黎鸢想到那日的事情,她也疑點重重,不知道林玉玲殺自己的目的是什麽。據她分析,女子殺人不是爲了地位就是爲情。
雲山師門自古都是男子掌門,所以她們不存在地位問題,那就是情了。
黎鸢是知道許淩愛慕自己,也知道林玉玲喜歡許淩,所以她怕自己嫁給許淩,所以就不顧同門姐妹,先殺爲先?
“單憑你一面之詞,爲師不能下定論,你可清楚?”
“徒兒知道。”
箫青雲起身,“你去洗一洗,換一身衣服來前廳。”
“是。”
箫青雲将所有人都召集到前廳,許淩和林玉玲有些不解,剛剛分開沒多久,怎麽又要集合了。
“師父?可是有事情要吩咐?”她忍不住問。
箫青雲淡淡地望向她,點頭道“嗯!玉玲。”
“在。”
“你可還記得,兩年前鸢兒是如何失蹤的嗎?”
衆人不解,面面相觑,黎鸢都失蹤了兩年,爲何今天突然會提起?林玉玲道“小師妹偷拿了師父好友贈送的武功秘籍,迷惑了玉玲,消失不見。”

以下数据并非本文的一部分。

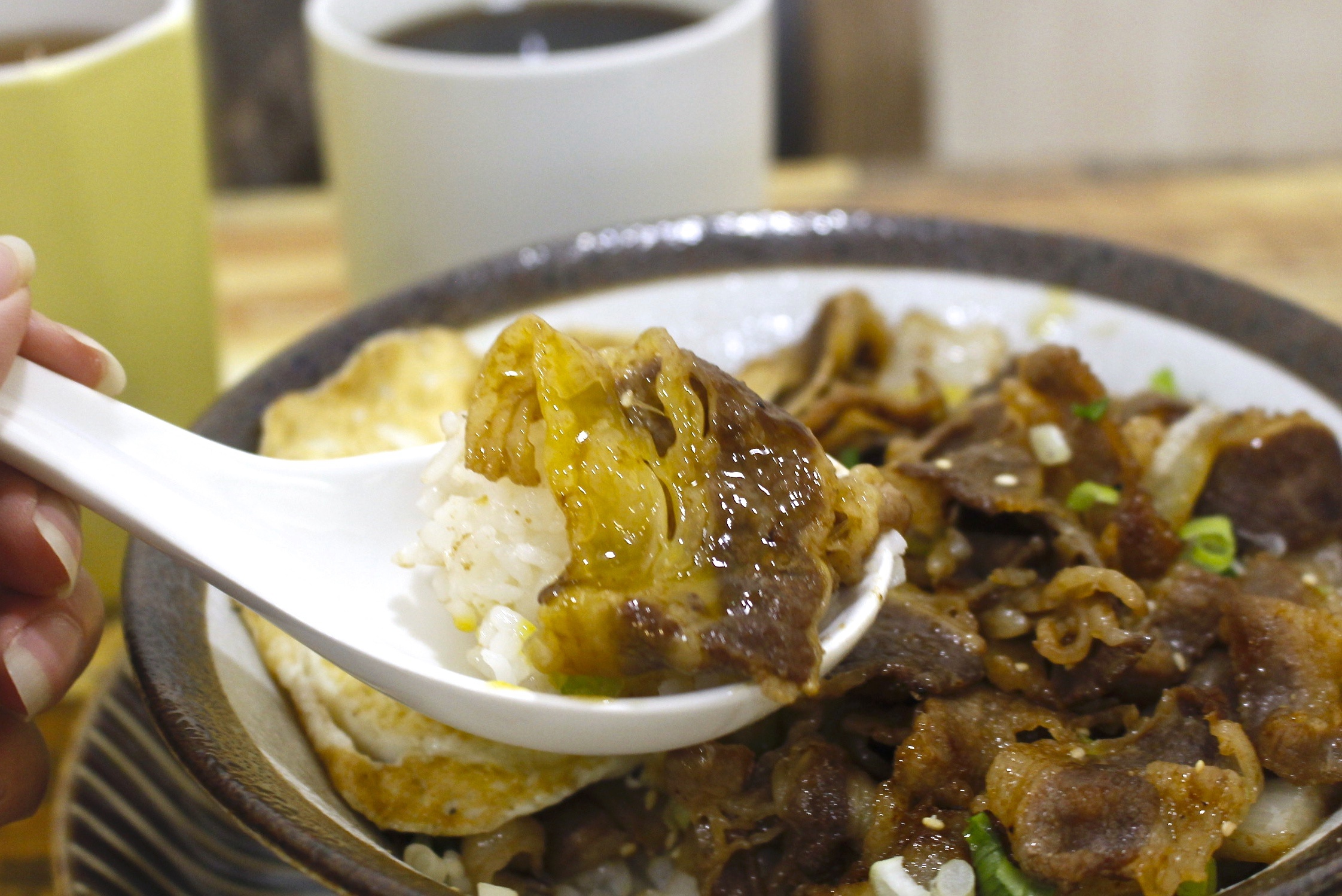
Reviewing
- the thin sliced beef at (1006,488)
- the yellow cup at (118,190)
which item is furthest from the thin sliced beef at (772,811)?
the yellow cup at (118,190)

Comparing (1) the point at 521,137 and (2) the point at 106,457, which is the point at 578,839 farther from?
(1) the point at 521,137

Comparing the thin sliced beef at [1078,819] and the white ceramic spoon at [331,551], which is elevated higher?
the white ceramic spoon at [331,551]

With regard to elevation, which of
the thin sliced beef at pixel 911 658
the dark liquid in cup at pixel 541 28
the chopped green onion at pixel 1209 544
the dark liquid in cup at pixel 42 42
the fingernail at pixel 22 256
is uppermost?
the fingernail at pixel 22 256

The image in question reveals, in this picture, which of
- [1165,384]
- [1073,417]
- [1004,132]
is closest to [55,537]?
[1073,417]

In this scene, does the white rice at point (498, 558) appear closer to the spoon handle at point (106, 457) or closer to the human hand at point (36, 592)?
the spoon handle at point (106, 457)

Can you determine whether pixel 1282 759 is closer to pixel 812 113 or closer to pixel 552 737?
pixel 552 737

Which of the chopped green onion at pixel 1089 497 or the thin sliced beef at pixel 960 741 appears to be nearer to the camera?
the thin sliced beef at pixel 960 741

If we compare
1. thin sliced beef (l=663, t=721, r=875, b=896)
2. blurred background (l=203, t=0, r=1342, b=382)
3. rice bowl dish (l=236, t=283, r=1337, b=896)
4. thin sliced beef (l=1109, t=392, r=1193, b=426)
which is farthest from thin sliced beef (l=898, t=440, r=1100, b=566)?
blurred background (l=203, t=0, r=1342, b=382)
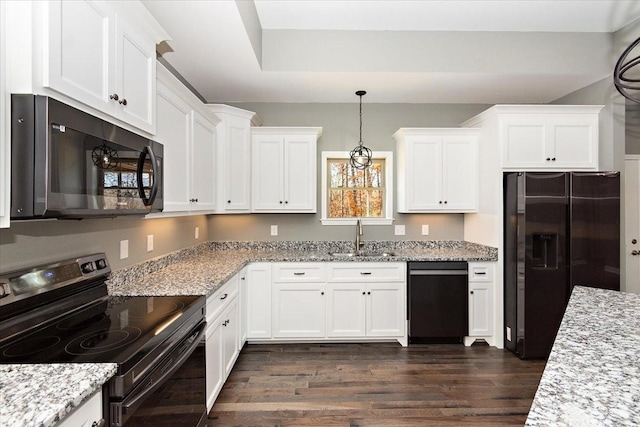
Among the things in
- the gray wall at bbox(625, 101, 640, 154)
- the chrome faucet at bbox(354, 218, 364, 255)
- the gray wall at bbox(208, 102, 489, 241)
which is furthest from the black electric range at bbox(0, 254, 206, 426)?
the gray wall at bbox(625, 101, 640, 154)

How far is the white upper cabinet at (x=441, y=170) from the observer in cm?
365

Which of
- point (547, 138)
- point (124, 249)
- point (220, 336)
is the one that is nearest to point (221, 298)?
point (220, 336)

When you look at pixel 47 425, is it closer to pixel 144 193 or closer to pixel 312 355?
pixel 144 193

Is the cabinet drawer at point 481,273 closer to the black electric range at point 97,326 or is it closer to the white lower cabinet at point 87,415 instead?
the black electric range at point 97,326

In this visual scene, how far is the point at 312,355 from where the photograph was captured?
3135 millimetres

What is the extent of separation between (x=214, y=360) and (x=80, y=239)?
108 centimetres

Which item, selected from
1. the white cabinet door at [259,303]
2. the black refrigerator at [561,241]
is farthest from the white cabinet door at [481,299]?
the white cabinet door at [259,303]

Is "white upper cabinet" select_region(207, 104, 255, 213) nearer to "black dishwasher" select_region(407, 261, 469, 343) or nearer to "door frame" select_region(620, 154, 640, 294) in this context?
"black dishwasher" select_region(407, 261, 469, 343)

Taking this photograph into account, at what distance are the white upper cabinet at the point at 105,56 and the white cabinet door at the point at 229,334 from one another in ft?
4.62

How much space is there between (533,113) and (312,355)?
3127mm

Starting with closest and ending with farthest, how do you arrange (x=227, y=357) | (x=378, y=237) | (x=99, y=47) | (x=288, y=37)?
(x=99, y=47) < (x=227, y=357) < (x=288, y=37) < (x=378, y=237)

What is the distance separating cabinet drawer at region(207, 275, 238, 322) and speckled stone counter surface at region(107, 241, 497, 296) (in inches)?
2.6

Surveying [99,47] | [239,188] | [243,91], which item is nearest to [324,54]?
[243,91]

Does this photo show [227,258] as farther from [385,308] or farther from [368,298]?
[385,308]
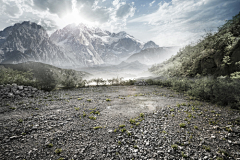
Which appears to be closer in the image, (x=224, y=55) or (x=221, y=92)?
(x=221, y=92)

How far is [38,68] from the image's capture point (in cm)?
3759

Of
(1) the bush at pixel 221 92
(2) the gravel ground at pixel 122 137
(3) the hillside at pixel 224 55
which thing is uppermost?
(3) the hillside at pixel 224 55

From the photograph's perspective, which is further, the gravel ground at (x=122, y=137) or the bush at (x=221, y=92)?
the bush at (x=221, y=92)

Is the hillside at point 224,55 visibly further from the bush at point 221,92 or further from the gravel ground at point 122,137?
the gravel ground at point 122,137

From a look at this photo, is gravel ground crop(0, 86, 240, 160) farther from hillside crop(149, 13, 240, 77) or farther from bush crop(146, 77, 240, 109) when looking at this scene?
hillside crop(149, 13, 240, 77)

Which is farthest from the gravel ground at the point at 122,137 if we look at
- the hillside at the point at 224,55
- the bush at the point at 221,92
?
the hillside at the point at 224,55

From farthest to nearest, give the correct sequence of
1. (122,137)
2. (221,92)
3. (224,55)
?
1. (224,55)
2. (221,92)
3. (122,137)

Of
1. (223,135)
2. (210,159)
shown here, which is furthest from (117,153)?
(223,135)

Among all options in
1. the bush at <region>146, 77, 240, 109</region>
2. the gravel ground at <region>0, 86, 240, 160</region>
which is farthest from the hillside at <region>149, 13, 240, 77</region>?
the gravel ground at <region>0, 86, 240, 160</region>

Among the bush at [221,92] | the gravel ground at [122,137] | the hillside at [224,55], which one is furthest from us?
the hillside at [224,55]

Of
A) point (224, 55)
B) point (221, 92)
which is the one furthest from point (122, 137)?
point (224, 55)

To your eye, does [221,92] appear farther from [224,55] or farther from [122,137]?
[122,137]

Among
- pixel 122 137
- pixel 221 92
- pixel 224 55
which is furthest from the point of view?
pixel 224 55

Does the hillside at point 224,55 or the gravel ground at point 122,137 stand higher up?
the hillside at point 224,55
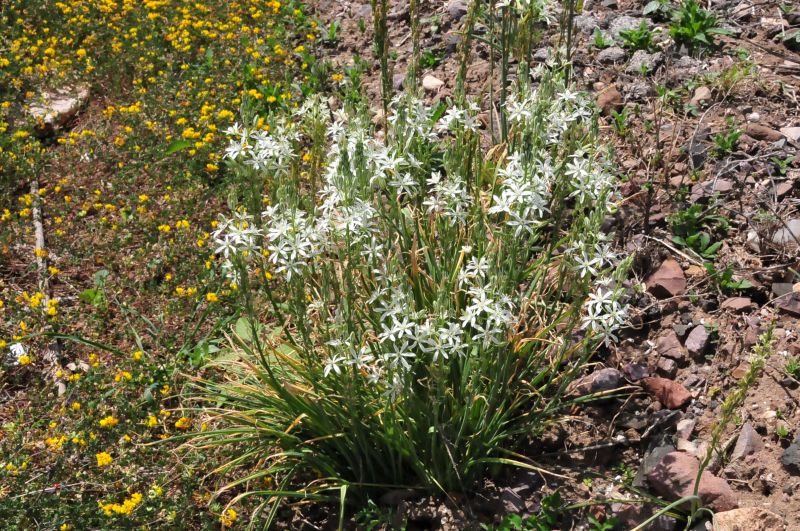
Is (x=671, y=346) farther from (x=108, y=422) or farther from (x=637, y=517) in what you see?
(x=108, y=422)

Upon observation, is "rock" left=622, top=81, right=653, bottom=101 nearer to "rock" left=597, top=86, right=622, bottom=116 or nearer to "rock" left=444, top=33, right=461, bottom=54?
"rock" left=597, top=86, right=622, bottom=116

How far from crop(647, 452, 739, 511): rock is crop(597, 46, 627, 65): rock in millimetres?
3111

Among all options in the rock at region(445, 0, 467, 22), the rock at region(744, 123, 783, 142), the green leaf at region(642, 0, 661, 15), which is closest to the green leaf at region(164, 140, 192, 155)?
the rock at region(445, 0, 467, 22)

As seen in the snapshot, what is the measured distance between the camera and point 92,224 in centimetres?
541

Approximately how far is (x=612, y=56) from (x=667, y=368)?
261 centimetres

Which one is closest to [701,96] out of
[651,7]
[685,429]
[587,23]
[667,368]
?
[651,7]

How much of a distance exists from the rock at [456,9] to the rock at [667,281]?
3.24 meters

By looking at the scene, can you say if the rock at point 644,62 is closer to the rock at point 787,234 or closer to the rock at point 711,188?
the rock at point 711,188

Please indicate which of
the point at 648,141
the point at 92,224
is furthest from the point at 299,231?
the point at 92,224

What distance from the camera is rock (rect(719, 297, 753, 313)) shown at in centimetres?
374

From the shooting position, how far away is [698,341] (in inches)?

箫青雲那我京城好友确實贈送了秘籍,也确實不見了。她說的措詞和兩年前一樣,兩人的說法不一,肯定有一人說的是假話。
許淩道“師父,鸢兒不是這樣的人。”
林玉玲望向他,“師兄這麽說便是懷疑我說謊?”
“非也,隻是鸢兒不再,不能對質。”
箫青雲對着門口大喊“鸢兒,你進來。”
所有人震驚不已,紛紛望向門口。黎鸢換上了師門校服,藍色衣衫,姿态優美,步伐輕慢,面色凝重朝着殿堂走來。
許淩不相信自己所看到的,看清楚那張臉後,欣喜若狂,大跑了過去,“鸢兒?”
黎鸢微微一笑,“師兄。”
“鸢兒,真的是你。”許淩不顧其他弟子在與否,張開雙臂将她抱在懷裏。
黎鸢也愣了下,她看到林玉玲那不置信的神色,笑着喊道“師姐,好久不見。”
“咳咳!”箫青雲尴尬的移開視線,咳嗽兩下提醒他們大廳這麽多人,不能如此沒有規矩。
許淩不情願松開,可目光一直在她臉上打轉,迫不及待詢問道“這兩年你都去哪兒了?”